:: SELECTED EXTRACT ::
╔══
- Theatrical release poster
- Directed by: Trevor White
- Written by: Trevor White; Lane Shadgett;
- Produced by: Scott Mednick; Wayne L. Rogers; Maria Norman; Steven P. Saeta; Galen Walker; Tim White;
- Starring: Spencer Lofranco; Mary-Louise Parker; Ving Rhames; Taissa Farmiga; Michael Trotter; Rosa Salazar; Ben Rosenfield; Jimmy "Taboo" Gomez; James Woods;
- Cinematography: Robert Lam
- Edited by: Josh Noyes
- Music by: Jermaine Stegall
- Production companies: Star Thrower Entertainment; Synergics Films; Gama Entertainment Partners;
- Distributed by: Phase 4 Films; XLrator Media;
- Release date: January 3, 2014;
- Running time: 109 minutes
- Country: United States
- Language: English
- Budget: $4 million

= Jamesy Boy =

Jamesy Boy is a 2014 American biographical crime drama film directed by Trevor White and written by White and Lane Shadgett. The film stars Spencer Lofranco, Mary-Louise Parker, Taissa Farmiga, Ving Rhames, and James Woods. It tells the true story of ex-convict James Burns. The film was released in North America on January 3, 2014 through video on demand, and in a limited theatrical release on January 17, 2014 by Phase 4 Films.

==Plot==
At age eighteen, James Burns is imprisoned for selling guns and possession of drugs. Three years earlier, his mother, Tracy, attempts to enroll him in school, but he is turned away due to his criminal record and recent stint in a youth detention center. One night, James meets Crystal and Drew after they steal from a convenience store, and befriends them. Crystal tells James about Roc, a gangster they work for, and offers him a chance to meet him. After learning that James is up to no good, Tracy attempts to intervene, but James rebukes her and indicates he has no plans to attend school. James removes his house arrest ankle bracelet and leaves past curfew.
╚══
:: OBJECTIVES ::
**a)** In the Jamesy Boy article, who is credited with the film's cinematography?
**b)** Show every line of the records that contains the string "crop".

:: INFORMATION SUPPLIED ::
╔══
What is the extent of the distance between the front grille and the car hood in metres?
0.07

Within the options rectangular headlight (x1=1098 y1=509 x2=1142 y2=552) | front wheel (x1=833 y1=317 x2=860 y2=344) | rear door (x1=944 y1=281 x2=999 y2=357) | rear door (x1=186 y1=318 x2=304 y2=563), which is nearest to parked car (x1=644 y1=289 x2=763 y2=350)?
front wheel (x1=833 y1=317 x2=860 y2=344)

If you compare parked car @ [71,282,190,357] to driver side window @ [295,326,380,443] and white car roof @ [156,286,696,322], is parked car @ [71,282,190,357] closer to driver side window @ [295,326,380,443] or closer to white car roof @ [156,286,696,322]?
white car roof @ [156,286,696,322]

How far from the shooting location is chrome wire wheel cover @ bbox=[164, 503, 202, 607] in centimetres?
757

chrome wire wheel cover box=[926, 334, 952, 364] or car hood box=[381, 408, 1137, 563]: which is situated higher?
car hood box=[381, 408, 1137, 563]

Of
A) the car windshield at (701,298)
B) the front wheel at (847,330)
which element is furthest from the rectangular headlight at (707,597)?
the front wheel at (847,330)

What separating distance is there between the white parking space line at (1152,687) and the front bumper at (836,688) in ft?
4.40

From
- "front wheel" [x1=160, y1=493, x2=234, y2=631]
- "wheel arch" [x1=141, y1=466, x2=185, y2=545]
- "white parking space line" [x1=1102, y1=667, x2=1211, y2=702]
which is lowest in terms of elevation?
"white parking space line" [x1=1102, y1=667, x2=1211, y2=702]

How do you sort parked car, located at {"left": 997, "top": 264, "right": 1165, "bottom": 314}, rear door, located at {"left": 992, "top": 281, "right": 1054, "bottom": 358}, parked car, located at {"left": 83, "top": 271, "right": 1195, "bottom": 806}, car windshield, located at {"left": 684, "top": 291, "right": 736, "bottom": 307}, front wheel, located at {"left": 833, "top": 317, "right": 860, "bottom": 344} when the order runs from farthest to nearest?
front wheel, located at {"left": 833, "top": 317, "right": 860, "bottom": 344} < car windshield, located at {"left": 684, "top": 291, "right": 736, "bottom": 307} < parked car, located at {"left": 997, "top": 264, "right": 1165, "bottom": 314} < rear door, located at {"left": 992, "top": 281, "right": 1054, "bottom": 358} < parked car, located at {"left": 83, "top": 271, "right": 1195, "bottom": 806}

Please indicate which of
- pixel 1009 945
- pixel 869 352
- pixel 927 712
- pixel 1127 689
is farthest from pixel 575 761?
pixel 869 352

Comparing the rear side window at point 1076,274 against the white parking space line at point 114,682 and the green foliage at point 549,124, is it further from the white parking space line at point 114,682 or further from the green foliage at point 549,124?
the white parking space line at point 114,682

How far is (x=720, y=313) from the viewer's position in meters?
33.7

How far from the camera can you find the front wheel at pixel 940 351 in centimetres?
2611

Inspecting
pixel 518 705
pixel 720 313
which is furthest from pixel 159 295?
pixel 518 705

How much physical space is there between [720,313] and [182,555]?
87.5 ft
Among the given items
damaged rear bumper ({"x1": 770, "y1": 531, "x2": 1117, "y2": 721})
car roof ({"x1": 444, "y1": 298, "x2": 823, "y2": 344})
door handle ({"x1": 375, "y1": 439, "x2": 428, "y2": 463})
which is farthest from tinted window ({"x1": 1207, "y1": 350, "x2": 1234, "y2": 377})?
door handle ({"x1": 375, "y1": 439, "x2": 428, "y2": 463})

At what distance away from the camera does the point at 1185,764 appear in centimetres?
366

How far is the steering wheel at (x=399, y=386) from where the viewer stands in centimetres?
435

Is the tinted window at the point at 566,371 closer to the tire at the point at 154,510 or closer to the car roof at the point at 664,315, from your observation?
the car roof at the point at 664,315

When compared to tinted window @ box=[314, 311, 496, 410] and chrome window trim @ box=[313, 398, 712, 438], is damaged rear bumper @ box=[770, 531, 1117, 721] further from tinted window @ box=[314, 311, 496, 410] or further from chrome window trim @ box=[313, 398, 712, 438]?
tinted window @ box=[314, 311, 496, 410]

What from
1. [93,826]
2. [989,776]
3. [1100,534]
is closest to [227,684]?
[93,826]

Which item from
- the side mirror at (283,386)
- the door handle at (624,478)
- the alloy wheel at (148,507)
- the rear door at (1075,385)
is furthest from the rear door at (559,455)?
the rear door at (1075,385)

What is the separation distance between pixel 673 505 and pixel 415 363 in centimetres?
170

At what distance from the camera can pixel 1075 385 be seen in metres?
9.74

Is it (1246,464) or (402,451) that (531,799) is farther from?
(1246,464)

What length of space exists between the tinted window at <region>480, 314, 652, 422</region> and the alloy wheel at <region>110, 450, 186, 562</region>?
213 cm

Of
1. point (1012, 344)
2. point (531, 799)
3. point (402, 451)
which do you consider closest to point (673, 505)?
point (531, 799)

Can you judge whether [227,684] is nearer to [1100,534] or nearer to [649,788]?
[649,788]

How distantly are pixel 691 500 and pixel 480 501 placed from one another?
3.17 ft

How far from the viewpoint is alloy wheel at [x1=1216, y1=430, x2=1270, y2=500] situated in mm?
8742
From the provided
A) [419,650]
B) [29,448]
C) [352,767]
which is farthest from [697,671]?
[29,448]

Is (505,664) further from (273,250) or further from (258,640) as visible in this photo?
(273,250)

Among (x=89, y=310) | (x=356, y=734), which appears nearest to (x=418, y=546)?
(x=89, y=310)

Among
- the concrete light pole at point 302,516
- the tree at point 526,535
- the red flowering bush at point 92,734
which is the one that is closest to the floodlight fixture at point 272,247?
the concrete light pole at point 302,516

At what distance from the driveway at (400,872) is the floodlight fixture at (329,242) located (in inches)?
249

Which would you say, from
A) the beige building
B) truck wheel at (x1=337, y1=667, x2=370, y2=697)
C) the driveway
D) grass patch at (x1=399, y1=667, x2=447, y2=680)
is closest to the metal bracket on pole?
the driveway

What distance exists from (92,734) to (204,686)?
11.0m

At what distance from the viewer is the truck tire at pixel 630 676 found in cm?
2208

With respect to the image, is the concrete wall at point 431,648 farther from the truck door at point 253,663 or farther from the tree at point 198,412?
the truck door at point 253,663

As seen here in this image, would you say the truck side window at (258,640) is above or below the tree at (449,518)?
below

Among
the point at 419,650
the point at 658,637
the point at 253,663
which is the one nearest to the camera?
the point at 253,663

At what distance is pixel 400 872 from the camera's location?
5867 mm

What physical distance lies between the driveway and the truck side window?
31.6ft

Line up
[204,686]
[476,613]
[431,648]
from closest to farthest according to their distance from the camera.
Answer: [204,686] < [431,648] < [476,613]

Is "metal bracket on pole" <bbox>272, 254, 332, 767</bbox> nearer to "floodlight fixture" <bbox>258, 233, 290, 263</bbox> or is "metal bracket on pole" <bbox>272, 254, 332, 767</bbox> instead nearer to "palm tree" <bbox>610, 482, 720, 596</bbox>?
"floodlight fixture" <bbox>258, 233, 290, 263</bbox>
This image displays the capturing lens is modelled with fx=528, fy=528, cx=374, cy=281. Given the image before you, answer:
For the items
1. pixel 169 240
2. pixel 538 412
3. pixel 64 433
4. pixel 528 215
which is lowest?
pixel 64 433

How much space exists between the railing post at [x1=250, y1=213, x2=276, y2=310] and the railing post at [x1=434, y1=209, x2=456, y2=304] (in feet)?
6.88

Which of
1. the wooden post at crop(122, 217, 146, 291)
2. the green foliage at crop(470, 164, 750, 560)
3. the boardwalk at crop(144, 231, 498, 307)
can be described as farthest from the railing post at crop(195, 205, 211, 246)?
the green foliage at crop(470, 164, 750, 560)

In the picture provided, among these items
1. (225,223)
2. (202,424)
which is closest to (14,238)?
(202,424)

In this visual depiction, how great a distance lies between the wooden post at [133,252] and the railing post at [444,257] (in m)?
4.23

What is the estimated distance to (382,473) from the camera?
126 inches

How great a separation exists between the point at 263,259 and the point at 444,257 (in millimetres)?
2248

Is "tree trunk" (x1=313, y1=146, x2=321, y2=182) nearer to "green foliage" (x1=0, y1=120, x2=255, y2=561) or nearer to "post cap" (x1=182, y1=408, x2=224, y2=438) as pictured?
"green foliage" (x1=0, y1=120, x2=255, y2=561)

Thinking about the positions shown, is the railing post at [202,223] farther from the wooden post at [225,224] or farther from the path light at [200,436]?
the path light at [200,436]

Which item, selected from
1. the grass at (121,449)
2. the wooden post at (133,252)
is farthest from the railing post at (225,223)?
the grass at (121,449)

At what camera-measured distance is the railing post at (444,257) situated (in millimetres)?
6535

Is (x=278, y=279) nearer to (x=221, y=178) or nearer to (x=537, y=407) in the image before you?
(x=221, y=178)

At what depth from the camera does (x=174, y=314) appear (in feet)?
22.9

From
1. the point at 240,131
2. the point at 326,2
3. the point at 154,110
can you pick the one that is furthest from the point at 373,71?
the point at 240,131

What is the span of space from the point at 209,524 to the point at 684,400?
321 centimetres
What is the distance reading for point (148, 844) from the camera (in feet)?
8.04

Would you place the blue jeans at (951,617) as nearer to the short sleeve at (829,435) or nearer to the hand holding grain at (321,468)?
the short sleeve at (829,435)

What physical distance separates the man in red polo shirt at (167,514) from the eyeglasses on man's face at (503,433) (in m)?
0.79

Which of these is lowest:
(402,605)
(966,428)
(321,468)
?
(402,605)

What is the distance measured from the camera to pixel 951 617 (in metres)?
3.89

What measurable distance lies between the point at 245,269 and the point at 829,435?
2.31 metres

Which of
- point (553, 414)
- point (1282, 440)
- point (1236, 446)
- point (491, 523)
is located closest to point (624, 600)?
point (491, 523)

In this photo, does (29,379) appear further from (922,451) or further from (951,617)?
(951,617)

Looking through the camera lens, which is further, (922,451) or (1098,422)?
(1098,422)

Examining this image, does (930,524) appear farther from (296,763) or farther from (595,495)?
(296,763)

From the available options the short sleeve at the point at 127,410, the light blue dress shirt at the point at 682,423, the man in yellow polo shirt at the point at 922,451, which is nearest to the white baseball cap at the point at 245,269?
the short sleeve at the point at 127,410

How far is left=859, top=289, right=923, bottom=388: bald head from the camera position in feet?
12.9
╚══
:: EXPECTED RESPONSES ::
**a)** Robert Lam

**b)**
1. the wooden post at crop(122, 217, 146, 291)
2. the green foliage at crop(470, 164, 750, 560)
3. the boardwalk at crop(144, 231, 498, 307)
can be described as farthest from the railing post at crop(195, 205, 211, 246)?
the green foliage at crop(470, 164, 750, 560)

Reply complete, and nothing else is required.